» **Document**
⟨

The witnesses; Naphtali and Lilly Alwedo, Econga’s brother and sister respectively accused Enanga of perpetrating the dispute from the background using police officers that he occasionally draws from Apac central police station.
Enanga denied the accusations saying his parents only reported criminal activities targeted at their family and property to local leaders which led to some occasional arrests and detention of those behind those criminal activities.
He also refuted allegations that they are claiming the entire 10 square miles of the land, a complete departure from his father’s position that he owns the entire land.
The duo claims they inherited the land from Enoci Okabo, Econga’s dad after he migrated and settled in the area in 1949 after suffering the misfortune of losing three children from Okabo clan land located in Alia village in Akokoro sub-county, some eight miles from the disputed piece of land.
The two said Okabo pacified the area from a complete jungle inhabited by wildlife using hunting skills they practiced. He later distributed the land among his children with George Econga Okabo taking 3 square miles, his brothers Johnson Angala and Naphtali Enanga getting 149 acres and 2.5 square miles respectively. Simon Okwir got 100 acres while Benjamin Enanga received 3 square miles.
Enanga explained that his grandfather migrated to the area from Alia village citing witchcraft in the death of his three children. Commissioner Robert Ssebunya implored Enanga and father to negotiate with the clan members claiming the land to protect their family legacy.
The Commission told Enanga and father that the land was illegally registered in the names of Awilodyang Mixed Farm because the company is separate from George Econga Okabo who had asked for it in 1978.

⟩

» **A series of records**
⟨

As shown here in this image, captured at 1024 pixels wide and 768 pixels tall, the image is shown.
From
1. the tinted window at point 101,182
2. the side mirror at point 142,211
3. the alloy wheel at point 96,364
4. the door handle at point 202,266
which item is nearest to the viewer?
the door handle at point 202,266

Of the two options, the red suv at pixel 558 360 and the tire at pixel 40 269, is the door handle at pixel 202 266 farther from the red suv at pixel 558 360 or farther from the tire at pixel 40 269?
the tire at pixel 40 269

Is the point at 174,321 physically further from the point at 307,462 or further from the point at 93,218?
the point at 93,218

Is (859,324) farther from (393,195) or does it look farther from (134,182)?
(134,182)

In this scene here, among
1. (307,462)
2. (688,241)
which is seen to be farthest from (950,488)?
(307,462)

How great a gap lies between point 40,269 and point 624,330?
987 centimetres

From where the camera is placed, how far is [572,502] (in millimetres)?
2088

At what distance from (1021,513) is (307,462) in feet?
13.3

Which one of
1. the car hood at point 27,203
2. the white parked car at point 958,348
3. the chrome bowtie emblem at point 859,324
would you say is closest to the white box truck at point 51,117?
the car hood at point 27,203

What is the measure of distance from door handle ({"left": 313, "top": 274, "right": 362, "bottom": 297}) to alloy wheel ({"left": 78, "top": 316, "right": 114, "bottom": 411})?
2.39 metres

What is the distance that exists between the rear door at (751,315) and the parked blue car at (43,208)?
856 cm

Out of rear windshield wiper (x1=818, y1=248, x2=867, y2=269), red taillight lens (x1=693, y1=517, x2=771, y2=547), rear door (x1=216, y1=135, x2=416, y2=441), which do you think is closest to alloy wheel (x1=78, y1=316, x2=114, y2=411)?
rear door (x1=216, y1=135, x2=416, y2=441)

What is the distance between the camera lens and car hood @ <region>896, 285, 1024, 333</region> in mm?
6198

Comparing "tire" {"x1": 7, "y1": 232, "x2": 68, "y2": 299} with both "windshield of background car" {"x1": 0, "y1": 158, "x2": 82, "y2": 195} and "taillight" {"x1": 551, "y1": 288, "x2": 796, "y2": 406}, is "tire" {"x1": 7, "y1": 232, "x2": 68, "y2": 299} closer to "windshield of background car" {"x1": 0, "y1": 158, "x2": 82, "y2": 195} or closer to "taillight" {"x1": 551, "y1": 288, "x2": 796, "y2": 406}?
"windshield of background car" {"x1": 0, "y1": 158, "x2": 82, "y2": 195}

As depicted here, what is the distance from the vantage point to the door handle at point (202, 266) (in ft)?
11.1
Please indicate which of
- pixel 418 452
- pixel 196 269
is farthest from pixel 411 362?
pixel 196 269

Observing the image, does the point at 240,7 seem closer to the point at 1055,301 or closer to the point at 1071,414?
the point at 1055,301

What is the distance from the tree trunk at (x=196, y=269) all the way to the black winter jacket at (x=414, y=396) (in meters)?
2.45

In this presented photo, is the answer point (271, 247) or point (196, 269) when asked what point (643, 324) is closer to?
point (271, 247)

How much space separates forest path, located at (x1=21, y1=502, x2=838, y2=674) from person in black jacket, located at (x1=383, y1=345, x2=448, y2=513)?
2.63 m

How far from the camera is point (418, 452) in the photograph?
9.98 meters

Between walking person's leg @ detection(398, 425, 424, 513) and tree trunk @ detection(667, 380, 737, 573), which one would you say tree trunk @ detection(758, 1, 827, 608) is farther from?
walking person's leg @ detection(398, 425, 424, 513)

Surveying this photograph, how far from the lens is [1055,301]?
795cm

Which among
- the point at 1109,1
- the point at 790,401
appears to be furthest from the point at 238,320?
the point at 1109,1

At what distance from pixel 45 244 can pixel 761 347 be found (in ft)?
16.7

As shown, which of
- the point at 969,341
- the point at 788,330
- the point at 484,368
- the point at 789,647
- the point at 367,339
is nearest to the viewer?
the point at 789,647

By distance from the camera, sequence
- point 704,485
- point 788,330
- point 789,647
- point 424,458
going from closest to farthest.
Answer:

⟩

» **Requests**
• 1. Answer these questions from the land dispute text:
(a) In what year did Enoci Okabo migrate and settle in the area?
(b) How many acres did Simon Okwir receive?
(c) In whose names does the Commission say the land was illegally registered?
• 2. Please set down, word for word, the passage of the land dispute text that begins with "The two said" and ends with "it in 1978.".

» **Solutions below**
• 1.
(a) 1949
(b) 100 acres
(c) Awilodyang Mixed Farm

• 2.
The two said Okabo pacified the area from a complete jungle inhabited by wildlife using hunting skills they practiced. He later distributed the land among his children with George Econga Okabo taking 3 square miles, his brothers Johnson Angala and Naphtali Enanga getting 149 acres and 2.5 square miles respectively. Simon Okwir got 100 acres while Benjamin Enanga received 3 square miles.
Enanga explained that his grandfather migrated to the area from Alia village citing witchcraft in the death of his three children. Commissioner Robert Ssebunya implored Enanga and father to negotiate with the clan members claiming the land to protect their family legacy.
The Commission told Enanga and father that the land was illegally registered in the names of Awilodyang Mixed Farm because the company is separate from George Econga Okabo who had asked for it in 1978.